Firstly, despite the slow adoption of virtual conference technology in traditional businesses, due to a preference for corporate travel and face-to-face meetings, a sudden increase in travel costs could be the motivation businesses need to make the switch. Therefore, the increasing costs of business travel open up an opportunity for other online communication technologies to serve as a replacement for corporate travel. Sharing economy brands such as Airbnb stand to benefit as businesses seek to reduce the damage of a weaker pound. Either way, this is an opportunity for TMCs to increase merchandising offerings to aid business travellers looking to save money post-booking.
However, Brexit could still have a silver lining, as the weaker pound is expected to increase inbound business travel to the UK. The weaker pound has already resulted in travel from the US to the UK being 10% cheaper than it was pre-Brexit. For this reason, leaving the EU could increase the number of US businesses opting to fly employees to the UK, instead of virtual meetings/conferences.
Problems for the Aviation Industry
In the long-run, the UK exiting the EU may also result in the UK exiting the single aviation area or ECAA. This agreement liberalised the European airline industry, allowing budget airlines to flourish. If the UK cannot renegotiate its membership successfully, the price of UK flights to the EU is set to rise.
The same issues apply with the US and any other markets that the EU has access agreements with. For many years, the “open skies” agreement between the EU and US has allowed the transatlantic aviation market to grow. Now leaving the EU, it's possible that the UK will have to negotiate a separate agreement with the US over the coming years. In reality, due to the importance of the agreement to both countries and the ‘special relationship’ we have with our transatlantic neighbours, these negotiations should be relatively simple.
Uncertainty around Brexit has already led to delays in political decision-making. For example, the decision to build a new terminal at Heathrow or Gatwick has been deferred. The concern is that the ongoing uncertainty, especially around the outcome of the negotiations, will lead to a paralysis of decision making.
What Will Remain?
Amid the hysteria of post-Brexit, it may seem like everything is changing. However, some experts believe certain components within the travel industry will remain in place.
For example, visa-free travel is likely to stay. With the UK operating a free visa or visa-on-arrival service in over 175 countries and territories, plus 68% of business travel going to EU countries, it wouldn’t make sense for the EU to make this aspect of travelling difficult for UK citizens. However, if the EU rejects UK's visa-free travel and EU border controls increase, business travellers will require more travel documentation. To reduce the delays this issue may create, business travellers will appreciate itinerary apps with integrated document delivery systems.

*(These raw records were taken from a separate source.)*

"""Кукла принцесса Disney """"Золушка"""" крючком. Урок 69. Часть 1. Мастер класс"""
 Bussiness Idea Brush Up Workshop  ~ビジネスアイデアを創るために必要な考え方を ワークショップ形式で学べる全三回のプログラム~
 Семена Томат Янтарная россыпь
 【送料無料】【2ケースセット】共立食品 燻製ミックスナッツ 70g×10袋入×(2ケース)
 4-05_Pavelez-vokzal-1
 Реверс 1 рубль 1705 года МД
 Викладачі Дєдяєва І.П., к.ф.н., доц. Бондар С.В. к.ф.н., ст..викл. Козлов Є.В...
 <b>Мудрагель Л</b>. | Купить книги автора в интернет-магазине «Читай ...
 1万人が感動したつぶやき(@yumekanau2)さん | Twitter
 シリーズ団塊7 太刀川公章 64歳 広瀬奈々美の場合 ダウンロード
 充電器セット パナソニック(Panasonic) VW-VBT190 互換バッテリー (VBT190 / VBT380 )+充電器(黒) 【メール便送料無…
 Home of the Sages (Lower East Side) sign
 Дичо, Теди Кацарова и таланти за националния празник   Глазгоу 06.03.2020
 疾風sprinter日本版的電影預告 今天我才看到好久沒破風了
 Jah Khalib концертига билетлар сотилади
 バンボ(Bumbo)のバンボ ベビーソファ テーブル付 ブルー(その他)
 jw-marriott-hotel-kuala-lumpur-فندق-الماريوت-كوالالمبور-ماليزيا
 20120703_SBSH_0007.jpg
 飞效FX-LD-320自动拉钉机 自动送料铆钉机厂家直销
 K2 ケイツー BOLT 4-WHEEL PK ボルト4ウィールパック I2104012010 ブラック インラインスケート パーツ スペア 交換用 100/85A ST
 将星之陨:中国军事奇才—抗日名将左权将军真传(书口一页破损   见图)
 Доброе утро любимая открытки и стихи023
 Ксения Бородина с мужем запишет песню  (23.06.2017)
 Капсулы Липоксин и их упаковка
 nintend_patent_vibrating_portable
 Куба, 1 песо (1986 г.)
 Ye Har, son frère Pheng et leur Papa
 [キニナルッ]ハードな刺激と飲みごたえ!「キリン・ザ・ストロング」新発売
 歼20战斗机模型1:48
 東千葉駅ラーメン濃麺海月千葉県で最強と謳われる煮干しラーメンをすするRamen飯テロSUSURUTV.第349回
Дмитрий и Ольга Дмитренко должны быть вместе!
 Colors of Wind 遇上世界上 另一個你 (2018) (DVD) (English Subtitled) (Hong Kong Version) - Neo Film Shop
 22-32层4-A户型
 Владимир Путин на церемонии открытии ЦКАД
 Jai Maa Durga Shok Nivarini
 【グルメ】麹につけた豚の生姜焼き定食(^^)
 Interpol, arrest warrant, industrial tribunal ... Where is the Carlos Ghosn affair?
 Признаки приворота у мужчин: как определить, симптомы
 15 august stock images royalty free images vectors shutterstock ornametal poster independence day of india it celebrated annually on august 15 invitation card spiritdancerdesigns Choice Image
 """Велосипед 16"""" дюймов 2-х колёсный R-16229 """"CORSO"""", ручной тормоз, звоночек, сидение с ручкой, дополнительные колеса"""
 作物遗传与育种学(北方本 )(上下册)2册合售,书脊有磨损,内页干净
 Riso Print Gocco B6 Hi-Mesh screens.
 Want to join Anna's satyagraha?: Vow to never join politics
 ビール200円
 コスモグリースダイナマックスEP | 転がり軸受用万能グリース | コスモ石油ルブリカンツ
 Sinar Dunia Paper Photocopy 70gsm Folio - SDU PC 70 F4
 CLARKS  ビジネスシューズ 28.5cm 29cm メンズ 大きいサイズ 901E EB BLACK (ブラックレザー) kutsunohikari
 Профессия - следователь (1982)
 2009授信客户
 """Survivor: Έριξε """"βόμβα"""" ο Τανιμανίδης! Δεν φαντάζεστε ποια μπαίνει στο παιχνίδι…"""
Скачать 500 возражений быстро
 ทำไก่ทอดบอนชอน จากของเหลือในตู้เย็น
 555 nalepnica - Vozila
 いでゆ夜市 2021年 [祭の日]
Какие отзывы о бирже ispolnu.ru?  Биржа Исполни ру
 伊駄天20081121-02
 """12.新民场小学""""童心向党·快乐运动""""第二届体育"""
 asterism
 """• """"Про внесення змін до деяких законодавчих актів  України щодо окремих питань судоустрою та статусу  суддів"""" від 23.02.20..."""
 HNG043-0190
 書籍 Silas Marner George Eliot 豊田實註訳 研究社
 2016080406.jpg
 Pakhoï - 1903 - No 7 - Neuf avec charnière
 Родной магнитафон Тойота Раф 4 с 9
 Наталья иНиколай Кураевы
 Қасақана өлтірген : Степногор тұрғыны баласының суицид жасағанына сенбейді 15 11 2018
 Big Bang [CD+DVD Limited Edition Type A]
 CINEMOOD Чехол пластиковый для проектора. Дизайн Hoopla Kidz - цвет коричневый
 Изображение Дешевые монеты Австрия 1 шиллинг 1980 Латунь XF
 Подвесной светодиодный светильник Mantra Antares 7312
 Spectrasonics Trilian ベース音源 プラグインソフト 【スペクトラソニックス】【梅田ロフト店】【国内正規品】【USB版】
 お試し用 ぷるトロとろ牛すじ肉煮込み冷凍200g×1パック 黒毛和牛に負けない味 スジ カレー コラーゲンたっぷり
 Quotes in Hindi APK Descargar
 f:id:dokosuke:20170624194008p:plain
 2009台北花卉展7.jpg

In addition, the plan to abolish mobile roaming charges in the EU by June 2017 is likely to go ahead and still apply to UK citizens after minor negotiations take place, mainly because the UK led the charge. This is key for business travellers, as mobile technology becomes increasingly important in simplifying the corporate travelling experience. With travel technology in place, the immediate travel experience will feel very similar for business travellers.
Even if the changes go ahead, it is reasonable to assume the UK will implement similar regulations that protects UK travellers within the EU. This assumption is increasingly credible considering that the “free movement of goods and services, investment and people” has previously benefited the EU, as well as the UK.
As with most Brexit matters, the future remains unclear as issues still await renegotiations. Nevertheless, Brexit has already increased costs and slowed down the decision-making process within the travel sector. Over time, the UK’s ability to rebuild its relationship with the EU will be a key factor in determining the extent of Brexit's impact on the industry.
It’s essential that travel companies start to plan for a future outside of the EU, to enable them to minimise the negative effects discussed. With the future of the travel industry in the balance, it's important to carefully consider expert predictions - here's what Gary McLeod, from Traveleads, thinks about the future of business travel in our Q&A session.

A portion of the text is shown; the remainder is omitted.